Di sebuah hutan di barat Ukraina, beberapa puluh pemuda dan pemudi berdiri tegak dalam dua baris di bawah cahaya senja yang memudar. Beberapa diantaranya membawa senjata palsu tergantung di pundak mereka.
Di antara mereka adalah Olesya Vdovych, yang telah menghabiskan hari bersama anggota organisasi pramuka Plast lainnya, membawa kayu balok, melatih drill, dan belajar tentang pertolongan pertama sebagai bagian dari perkemahan dua minggu pada bulan Agustus tahun lalu.
“Aku bersemangat untuk bersiap,” kata Ny. Vdovych saat itu, rambut pirang panjangnya dikepang menjadi dua kepang di bawah topi hijau hutan. Dengan sejumlah teman dan keluarganya berjuang dalam perang melawan Rusia, Katanya merasa penting untuk siap menghadapi segala situasi.
Untuk para pemuda Ukraina seperti Ny. Vdovych, musim panas yang dulu penuh keceriaan di masa kecil dan dewasa muda mereka selamanya diubah oleh invasi Rusia ke negara itu lebih dari dua tahun yang lalu. Sejak saat itu, perang terus berlanjut dengan sedikit perubahan dalam nasib Ukraina, saat mereka berjuang untuk menahan pasukan Rusia di timur dan ketika serangan udara yang menghancurkan terus menyerang kota-kota jauh dari garis depan. Pada bulan April, Ukraina menurunkan usia wajib militer bagi para pemuda, dari 27 menjadi 25.

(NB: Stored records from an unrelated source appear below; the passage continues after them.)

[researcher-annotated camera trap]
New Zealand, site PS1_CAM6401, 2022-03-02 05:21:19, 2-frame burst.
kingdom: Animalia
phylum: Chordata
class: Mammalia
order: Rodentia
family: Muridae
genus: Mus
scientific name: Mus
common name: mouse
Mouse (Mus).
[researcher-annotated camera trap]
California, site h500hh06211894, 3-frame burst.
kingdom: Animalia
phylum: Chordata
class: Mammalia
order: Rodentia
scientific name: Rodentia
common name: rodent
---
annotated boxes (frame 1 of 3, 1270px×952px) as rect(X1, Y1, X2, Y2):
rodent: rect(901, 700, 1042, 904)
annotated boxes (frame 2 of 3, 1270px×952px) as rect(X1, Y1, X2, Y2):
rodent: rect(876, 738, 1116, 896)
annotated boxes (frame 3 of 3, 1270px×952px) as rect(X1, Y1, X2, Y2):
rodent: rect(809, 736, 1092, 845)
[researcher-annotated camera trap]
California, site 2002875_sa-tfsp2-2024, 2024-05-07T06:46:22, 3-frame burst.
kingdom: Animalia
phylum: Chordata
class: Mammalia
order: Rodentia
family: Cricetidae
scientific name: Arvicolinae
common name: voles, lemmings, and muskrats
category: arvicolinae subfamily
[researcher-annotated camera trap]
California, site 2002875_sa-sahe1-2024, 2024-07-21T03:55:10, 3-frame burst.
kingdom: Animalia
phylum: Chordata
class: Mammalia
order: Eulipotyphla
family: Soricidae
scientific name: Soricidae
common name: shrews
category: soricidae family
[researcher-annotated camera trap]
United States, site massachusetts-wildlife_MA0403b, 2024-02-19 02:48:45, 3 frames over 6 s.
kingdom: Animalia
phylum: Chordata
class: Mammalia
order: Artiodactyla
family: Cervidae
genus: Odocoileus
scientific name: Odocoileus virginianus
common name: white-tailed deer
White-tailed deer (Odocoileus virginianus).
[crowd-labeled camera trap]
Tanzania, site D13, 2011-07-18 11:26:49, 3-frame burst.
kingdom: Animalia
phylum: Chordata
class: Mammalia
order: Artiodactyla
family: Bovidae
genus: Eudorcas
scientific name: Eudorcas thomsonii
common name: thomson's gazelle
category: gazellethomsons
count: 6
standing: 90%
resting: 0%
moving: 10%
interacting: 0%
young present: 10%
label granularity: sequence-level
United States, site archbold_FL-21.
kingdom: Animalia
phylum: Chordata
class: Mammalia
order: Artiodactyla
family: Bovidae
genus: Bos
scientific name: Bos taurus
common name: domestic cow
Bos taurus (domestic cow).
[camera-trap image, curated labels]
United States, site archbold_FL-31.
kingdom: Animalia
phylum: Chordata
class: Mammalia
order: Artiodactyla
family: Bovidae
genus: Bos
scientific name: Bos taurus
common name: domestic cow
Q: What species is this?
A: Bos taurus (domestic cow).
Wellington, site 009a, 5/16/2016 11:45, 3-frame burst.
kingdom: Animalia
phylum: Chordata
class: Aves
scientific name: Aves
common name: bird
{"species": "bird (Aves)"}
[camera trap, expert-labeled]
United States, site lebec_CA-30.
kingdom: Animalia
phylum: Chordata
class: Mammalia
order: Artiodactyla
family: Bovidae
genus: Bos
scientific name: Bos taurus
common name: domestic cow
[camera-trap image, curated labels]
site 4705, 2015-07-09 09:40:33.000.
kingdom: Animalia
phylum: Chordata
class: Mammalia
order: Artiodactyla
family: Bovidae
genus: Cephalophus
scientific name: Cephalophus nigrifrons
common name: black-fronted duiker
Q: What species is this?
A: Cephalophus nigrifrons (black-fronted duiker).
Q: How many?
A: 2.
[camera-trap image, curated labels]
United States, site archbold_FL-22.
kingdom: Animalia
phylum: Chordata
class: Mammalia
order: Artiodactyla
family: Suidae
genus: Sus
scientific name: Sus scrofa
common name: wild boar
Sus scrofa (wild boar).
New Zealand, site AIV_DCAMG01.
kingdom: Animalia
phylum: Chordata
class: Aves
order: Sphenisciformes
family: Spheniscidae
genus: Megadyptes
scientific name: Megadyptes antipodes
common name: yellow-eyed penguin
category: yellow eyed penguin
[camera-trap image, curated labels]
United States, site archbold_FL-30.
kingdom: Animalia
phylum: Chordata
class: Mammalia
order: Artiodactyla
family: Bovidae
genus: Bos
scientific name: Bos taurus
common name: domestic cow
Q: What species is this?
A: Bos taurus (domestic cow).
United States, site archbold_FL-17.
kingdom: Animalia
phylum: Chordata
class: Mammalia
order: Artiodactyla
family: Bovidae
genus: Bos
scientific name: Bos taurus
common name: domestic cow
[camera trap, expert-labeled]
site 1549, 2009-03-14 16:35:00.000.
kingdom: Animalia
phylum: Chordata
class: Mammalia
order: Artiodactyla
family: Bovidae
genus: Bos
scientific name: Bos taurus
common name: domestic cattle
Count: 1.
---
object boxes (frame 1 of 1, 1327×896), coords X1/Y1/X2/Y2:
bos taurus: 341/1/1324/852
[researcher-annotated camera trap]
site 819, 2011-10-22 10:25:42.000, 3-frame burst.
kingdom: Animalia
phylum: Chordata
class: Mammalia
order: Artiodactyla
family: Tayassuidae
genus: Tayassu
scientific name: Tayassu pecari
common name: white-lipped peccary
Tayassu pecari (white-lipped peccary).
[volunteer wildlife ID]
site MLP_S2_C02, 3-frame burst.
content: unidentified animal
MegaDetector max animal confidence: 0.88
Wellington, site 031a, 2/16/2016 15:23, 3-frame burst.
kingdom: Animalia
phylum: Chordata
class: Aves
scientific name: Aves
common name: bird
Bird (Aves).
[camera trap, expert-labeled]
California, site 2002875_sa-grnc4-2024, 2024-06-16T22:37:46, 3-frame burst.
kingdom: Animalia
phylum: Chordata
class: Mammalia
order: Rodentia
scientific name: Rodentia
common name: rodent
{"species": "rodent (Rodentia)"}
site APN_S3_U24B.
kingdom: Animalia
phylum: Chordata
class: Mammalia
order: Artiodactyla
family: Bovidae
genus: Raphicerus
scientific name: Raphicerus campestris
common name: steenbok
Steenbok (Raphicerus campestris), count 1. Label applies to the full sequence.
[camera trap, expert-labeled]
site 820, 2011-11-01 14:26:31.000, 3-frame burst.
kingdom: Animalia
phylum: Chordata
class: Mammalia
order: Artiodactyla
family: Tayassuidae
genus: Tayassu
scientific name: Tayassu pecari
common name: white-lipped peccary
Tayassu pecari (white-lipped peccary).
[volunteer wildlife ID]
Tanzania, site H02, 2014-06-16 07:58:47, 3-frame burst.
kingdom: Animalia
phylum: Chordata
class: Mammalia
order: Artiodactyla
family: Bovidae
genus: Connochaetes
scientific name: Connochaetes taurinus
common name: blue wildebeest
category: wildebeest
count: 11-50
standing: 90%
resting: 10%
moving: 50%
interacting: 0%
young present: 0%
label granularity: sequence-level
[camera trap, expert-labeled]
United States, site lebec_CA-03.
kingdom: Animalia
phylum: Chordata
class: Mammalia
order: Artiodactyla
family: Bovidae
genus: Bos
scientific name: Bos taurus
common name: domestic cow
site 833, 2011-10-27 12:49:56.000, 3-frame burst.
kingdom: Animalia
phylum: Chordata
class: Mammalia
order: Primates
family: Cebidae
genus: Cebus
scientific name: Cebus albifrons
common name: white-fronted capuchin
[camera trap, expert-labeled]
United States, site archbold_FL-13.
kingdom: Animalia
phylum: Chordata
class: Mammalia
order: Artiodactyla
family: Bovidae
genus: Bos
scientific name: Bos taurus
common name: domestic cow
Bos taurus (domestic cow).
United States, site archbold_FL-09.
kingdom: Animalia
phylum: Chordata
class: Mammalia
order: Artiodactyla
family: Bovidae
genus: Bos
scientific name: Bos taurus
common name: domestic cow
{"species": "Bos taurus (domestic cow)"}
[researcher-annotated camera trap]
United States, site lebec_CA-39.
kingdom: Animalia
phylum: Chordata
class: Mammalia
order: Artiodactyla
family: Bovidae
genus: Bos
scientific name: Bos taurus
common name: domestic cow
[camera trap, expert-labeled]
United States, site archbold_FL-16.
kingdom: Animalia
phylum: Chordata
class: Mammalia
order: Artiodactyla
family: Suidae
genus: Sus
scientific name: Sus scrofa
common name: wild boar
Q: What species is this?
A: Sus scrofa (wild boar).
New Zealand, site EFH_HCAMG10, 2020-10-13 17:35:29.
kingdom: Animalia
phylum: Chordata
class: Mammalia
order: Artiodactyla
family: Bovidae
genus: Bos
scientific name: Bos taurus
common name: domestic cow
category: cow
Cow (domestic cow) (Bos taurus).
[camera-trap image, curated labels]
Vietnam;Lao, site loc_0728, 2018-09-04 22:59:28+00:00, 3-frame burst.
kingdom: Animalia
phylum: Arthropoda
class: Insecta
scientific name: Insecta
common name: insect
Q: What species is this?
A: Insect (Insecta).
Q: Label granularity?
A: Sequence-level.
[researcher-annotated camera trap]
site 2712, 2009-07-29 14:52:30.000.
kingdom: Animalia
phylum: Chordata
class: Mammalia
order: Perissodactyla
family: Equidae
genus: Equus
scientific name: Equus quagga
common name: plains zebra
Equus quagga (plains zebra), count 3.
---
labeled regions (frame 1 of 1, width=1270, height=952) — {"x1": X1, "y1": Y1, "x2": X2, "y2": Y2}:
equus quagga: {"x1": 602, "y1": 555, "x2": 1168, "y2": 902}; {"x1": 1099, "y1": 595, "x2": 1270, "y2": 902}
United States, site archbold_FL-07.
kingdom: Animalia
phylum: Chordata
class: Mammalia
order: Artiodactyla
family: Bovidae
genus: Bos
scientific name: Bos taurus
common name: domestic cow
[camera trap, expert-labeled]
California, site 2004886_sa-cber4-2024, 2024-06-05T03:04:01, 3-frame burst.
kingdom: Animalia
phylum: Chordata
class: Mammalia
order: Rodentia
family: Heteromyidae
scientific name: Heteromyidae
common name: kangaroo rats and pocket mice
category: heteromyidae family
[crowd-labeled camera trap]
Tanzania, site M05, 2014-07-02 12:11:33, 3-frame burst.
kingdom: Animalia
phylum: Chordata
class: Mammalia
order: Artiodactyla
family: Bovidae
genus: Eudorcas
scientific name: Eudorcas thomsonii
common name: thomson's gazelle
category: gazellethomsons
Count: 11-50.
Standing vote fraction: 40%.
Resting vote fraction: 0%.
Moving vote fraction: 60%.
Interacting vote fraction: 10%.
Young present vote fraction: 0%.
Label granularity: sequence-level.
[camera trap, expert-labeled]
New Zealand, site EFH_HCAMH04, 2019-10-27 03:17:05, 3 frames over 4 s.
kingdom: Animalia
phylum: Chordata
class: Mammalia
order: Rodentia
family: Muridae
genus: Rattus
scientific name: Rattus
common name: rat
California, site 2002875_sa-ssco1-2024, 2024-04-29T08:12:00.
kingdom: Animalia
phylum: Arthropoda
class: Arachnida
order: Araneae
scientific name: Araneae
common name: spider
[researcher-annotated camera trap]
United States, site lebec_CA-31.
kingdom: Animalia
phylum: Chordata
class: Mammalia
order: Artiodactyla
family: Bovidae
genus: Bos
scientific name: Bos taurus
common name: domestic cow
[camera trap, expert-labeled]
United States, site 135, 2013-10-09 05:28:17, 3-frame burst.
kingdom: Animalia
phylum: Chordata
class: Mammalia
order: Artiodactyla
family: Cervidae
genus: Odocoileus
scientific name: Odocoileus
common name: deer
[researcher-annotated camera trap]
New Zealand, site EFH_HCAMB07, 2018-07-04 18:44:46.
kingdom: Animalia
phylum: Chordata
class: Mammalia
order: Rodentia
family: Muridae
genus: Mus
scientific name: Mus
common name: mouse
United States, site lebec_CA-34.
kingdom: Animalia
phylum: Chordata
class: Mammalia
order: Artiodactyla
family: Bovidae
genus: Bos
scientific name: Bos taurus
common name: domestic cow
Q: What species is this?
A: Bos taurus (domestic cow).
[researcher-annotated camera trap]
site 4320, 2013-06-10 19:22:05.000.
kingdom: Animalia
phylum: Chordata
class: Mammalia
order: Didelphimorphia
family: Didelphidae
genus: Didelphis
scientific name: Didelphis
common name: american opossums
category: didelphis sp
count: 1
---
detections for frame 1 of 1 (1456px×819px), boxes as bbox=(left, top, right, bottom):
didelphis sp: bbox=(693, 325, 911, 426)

Di tengah situasi tersebut, perkemahan pramuka seperti yang dijalankan oleh Plast telah mengambil makna baru. Tradisi hiking dan api unggun, yang dimaksudkan untuk membentuk kecintaan terhadap alam, telah ditambah dengan kegiatan yang lebih bertema patriotik. Perkemahan baru juga muncul, beberapa bertujuan untuk mempersiapkan anak muda untuk pertempuran, dengan fokus pada membangun tim, keterampilan pertolongan pertama, dan kesiapan militer.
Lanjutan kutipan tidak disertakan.